WASHINGTON - The Office of the Comptroller of the Currency warned national banks Friday that lax internal controls, such as ineffective audits, are contributing to losses and even failures.

"Recent examinations have identified an increasing number of audit and internal control deficiencies at many national banks," according to an advisory letter from the agency to bank chief executives, directors, and examiners. "Some of these deficiencies have caused significant operating losses and led to bank failures."

Mark O'Dell, deputy comptroller for core policy, in an interview Friday would not discuss specific banks or instances of losses that have been publicized recently.

"We've been seeing an increase in the number of lapses in basic internal controls and audit coverage over the last year," he said. "Have they contributed to some of our problem institutions? I would have to say yes. They weren't the primary cause, but they have shown up in all the major problems we have seen in the last year."

However, Mr. O'Dell emphasized that the number of troubled institutions remains low thanks to the healthy economy. One national bank has failed this year, and three went under last year.

Though agency officials have been stressing the importance of strong internal controls for years, this is their first formal advisory on the topic in recent memory. The advisory said all safety-and-soundness exams will now include a formal review of internal audit papers as well as discussions with directors about their audit and control programs.

"We are emphasizing the need for strong audit and internal controls to get ahead of the curve," Mr. O'Dell said. "It's the right time to do it - when things are going well. We don't want to wait until external factors magnify internal problems."

According to the advisory, "new products, services, delivery channels, and other rapid changes taking place in the banking environment" make it "increasingly important that bank managers and directors heighten their oversight of audit and control systems to ensure that they are effective."

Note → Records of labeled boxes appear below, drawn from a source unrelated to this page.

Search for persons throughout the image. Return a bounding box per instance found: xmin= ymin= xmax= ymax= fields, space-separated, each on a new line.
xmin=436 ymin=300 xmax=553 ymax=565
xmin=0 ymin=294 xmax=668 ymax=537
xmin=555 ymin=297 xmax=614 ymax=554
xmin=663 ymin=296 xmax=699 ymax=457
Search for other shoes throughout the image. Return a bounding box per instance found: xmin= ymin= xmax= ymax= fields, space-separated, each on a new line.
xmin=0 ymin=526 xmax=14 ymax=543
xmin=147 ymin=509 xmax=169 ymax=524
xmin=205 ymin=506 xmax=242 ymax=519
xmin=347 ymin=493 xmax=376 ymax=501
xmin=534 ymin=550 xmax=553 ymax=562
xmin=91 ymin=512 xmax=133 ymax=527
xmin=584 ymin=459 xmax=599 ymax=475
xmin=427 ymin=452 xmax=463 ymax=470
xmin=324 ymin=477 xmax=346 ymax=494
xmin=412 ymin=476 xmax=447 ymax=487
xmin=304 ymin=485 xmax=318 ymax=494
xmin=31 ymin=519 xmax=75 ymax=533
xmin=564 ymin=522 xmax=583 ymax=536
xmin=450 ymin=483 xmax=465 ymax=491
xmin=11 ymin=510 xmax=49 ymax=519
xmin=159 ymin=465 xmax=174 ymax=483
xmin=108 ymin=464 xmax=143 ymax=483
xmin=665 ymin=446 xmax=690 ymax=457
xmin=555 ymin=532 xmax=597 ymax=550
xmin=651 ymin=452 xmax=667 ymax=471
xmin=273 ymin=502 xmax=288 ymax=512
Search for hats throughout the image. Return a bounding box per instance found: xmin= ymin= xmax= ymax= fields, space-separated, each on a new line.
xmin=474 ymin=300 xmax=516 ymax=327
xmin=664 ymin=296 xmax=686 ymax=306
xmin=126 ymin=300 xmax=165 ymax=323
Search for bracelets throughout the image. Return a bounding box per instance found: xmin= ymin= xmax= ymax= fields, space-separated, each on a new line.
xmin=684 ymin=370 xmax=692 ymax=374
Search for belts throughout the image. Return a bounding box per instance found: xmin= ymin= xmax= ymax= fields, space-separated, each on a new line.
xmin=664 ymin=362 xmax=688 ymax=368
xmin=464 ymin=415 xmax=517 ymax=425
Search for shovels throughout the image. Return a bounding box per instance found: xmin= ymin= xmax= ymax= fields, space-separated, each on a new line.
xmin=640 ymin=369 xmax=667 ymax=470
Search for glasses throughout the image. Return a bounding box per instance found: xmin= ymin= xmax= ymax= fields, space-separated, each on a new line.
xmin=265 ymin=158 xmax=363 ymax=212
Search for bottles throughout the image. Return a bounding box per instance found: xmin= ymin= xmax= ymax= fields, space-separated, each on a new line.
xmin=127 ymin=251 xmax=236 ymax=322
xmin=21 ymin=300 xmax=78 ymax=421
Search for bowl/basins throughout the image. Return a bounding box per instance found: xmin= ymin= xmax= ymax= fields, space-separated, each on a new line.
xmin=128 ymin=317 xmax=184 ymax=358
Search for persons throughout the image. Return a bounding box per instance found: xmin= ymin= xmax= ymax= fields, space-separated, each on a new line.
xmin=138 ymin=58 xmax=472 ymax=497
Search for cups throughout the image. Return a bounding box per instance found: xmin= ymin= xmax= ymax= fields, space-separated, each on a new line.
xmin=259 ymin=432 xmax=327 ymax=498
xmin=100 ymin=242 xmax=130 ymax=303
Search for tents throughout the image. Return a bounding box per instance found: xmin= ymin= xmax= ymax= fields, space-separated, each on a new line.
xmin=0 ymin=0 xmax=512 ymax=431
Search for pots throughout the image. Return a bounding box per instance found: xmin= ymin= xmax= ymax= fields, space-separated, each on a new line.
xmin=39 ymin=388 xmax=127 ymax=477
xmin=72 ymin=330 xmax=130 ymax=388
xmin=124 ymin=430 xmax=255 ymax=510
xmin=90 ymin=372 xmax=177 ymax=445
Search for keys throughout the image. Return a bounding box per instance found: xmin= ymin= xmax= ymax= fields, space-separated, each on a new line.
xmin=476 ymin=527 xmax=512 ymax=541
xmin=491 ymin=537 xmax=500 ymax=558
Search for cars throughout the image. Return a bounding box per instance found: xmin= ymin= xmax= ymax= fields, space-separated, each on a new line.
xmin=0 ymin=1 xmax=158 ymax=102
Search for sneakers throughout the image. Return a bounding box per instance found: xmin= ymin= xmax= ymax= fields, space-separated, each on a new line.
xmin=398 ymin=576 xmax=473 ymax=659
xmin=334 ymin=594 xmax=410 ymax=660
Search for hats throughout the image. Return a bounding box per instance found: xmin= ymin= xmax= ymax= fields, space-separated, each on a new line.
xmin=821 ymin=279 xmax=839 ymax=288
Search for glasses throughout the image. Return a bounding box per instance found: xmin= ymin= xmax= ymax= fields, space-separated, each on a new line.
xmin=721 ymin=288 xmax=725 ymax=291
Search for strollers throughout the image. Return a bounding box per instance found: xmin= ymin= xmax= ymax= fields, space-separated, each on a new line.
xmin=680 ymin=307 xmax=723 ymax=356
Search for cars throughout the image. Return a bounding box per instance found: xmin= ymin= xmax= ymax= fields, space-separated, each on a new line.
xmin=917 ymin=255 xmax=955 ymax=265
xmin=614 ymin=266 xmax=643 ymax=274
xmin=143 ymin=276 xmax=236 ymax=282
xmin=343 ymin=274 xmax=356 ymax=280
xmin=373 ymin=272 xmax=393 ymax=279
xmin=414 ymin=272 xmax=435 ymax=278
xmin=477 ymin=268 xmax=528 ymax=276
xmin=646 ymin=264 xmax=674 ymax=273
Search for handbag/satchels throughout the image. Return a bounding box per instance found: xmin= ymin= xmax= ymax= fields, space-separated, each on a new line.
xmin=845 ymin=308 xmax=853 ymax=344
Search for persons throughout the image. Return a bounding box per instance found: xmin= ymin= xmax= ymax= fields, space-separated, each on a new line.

By the end of July, the agency said it would mail bankers updates of the Comptroller's Handbook, which formally relays agency policies and procedures to supervisors and bankers. However, the new guidance can be viewed now at www.occ.treas.gov.

The agency said a bank's size, complexity, and risk profile will be taken into consideration when examiners rate internal controls. Programs will be rated "strong," "satisfactory," and "weak" in exam reports and will be incorporated into Camels ratings as well as the banks risk assessment rating.